Little did Abraham know how special they would be to him. These 3 strangers had been sent by God to tell Abraham and Sarah that, even though they were over 90 years old, they were about to become parents: the greatest desire of their lives.

The Christian Letter to the Hebrews, recounts this transforming day for Abraham and Sarah when it says, “Let our love for each other continue. Do not neglect hospitality to strangers, for by doing that some among us have entertained angels without knowing it.”  (Hebrews 13:1-2)

Have we entertained angels without knowing it? That’s the whole premise of that TV show, Touched by an Angel. But the word “angel” doesn’t mean a floaty thing with wings. In Hebrew and Greek, the word angel  literally means ‘a messenger of God.’ Someone who brings God near to us; someone who invites us to dance- not just to come to God’s house, but to eat, and laugh, and dance at God’s feast.
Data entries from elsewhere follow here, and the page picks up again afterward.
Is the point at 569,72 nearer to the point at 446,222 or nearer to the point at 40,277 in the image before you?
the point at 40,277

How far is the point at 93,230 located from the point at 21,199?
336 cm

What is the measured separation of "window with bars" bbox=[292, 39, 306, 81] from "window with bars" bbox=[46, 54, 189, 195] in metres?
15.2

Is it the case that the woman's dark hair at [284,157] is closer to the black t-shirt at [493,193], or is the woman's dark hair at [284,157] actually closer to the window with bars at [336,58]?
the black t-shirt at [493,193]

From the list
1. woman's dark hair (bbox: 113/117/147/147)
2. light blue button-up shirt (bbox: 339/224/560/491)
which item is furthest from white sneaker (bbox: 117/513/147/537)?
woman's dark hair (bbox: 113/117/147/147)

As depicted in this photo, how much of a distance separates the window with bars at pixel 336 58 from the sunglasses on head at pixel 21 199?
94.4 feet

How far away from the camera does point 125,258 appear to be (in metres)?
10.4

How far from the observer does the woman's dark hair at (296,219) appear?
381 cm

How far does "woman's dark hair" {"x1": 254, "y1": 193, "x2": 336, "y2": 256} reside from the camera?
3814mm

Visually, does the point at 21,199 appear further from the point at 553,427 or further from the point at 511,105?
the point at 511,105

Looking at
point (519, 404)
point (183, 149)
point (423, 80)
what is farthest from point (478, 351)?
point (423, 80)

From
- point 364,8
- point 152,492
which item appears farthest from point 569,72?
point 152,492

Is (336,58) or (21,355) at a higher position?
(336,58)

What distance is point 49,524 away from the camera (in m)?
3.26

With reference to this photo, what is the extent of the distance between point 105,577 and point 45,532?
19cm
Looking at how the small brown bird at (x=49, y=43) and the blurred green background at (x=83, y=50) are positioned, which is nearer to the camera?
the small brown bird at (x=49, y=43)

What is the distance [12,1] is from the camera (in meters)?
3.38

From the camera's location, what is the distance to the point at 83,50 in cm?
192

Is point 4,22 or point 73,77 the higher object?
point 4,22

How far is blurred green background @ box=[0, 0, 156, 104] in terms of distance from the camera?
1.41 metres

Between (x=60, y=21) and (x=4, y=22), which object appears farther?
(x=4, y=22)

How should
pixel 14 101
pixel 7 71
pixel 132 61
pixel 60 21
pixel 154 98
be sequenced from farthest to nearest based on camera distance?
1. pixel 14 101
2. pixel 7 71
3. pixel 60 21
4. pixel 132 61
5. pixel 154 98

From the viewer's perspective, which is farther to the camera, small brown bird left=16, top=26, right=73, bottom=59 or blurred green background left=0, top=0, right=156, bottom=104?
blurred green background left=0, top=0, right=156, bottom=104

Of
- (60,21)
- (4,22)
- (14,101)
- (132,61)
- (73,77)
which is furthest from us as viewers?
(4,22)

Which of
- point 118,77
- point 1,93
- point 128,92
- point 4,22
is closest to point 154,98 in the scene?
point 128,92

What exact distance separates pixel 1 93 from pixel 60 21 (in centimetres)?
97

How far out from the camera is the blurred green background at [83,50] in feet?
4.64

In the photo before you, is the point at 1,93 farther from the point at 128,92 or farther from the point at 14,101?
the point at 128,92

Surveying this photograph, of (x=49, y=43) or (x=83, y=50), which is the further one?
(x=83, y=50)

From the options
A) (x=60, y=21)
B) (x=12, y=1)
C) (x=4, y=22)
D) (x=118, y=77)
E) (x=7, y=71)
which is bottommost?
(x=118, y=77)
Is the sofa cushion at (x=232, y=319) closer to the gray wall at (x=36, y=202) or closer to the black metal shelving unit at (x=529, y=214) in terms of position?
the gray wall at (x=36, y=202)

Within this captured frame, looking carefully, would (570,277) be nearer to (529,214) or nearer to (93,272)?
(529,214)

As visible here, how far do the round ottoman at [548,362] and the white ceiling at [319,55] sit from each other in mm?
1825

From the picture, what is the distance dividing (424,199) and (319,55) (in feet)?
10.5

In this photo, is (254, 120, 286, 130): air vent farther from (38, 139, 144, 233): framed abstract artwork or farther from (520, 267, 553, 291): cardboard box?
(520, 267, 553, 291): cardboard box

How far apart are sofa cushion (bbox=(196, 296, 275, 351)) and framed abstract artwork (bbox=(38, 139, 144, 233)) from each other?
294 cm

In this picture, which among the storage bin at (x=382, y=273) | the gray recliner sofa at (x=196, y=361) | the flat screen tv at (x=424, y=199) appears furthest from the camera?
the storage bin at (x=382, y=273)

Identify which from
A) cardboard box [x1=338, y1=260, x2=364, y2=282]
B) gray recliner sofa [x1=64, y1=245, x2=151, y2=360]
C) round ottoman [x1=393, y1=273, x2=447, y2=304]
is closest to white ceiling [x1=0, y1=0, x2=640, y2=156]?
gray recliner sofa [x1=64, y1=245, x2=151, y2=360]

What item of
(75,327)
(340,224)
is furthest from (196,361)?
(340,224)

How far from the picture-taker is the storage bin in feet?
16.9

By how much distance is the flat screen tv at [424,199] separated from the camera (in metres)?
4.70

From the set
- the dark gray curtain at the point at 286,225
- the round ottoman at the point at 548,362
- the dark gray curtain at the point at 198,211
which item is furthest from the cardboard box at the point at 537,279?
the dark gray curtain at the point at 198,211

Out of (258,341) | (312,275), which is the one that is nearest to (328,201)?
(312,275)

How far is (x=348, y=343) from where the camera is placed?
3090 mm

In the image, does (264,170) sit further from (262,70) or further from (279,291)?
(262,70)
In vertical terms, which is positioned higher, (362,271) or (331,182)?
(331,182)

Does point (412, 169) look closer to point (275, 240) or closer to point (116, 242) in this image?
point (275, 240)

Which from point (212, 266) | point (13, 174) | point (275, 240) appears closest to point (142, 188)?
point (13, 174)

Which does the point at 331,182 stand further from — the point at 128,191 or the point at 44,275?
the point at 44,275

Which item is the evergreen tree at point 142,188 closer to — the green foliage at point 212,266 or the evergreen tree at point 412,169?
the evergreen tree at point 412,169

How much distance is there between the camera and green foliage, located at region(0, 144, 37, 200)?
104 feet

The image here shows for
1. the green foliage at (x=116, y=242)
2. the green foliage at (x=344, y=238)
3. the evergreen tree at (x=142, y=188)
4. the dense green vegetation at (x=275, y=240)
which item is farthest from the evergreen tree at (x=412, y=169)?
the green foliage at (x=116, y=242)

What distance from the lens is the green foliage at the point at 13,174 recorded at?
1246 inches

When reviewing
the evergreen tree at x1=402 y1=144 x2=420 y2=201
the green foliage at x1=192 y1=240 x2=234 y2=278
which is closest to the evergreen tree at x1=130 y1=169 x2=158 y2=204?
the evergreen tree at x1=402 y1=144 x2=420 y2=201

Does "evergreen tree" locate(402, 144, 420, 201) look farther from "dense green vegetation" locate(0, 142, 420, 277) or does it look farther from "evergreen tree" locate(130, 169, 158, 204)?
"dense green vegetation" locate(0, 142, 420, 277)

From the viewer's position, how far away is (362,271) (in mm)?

When we open our hearts to the strangers and guests among us, maybe it’s not just us doing the including. Maybe it’s God, asking us to join in the dance. Maybe it’s us who are being included in God’s realm.

Today is our first Dementia-Friendly worship service, where we invite people with different forms of dementia and their families to come to the party which is Emmanuel. Dementia can be so hard. It’s easy to feel isolated, frustrated, alone. People with dementia need to be thoughtfully, intentionally included.

And so, we take the next step, and ask them to dance: to come near, and we get to know the people we haven’t spoken to before. We learn about them; delight in the things we have in common; learn about the things in which we’re different, knowing that we’ll never really understand what they’re going through… but trying to understand anyway.

Then we invite other people who we do know to join in the conversation, so that what we’re forming is not only a one-on-one conversation, but a community, a relationship that includes all of us. And as we do this, we join in the dance in which God is including us– all of us- as we become the Kingdom of God, and the Children of the Eternal Embrace. And in doing so, we may be entertaining angels without knowing it.

In the name of the One who includes us all, and will never let any of us go; even Jesus the Christ. Amen.


GREEK SCRIPTURE Hebrews 13:1-2   

Let our love for each other continue. Do not neglect hospitality to strangers,
for by doing that some among us have entertained angels without knowing it.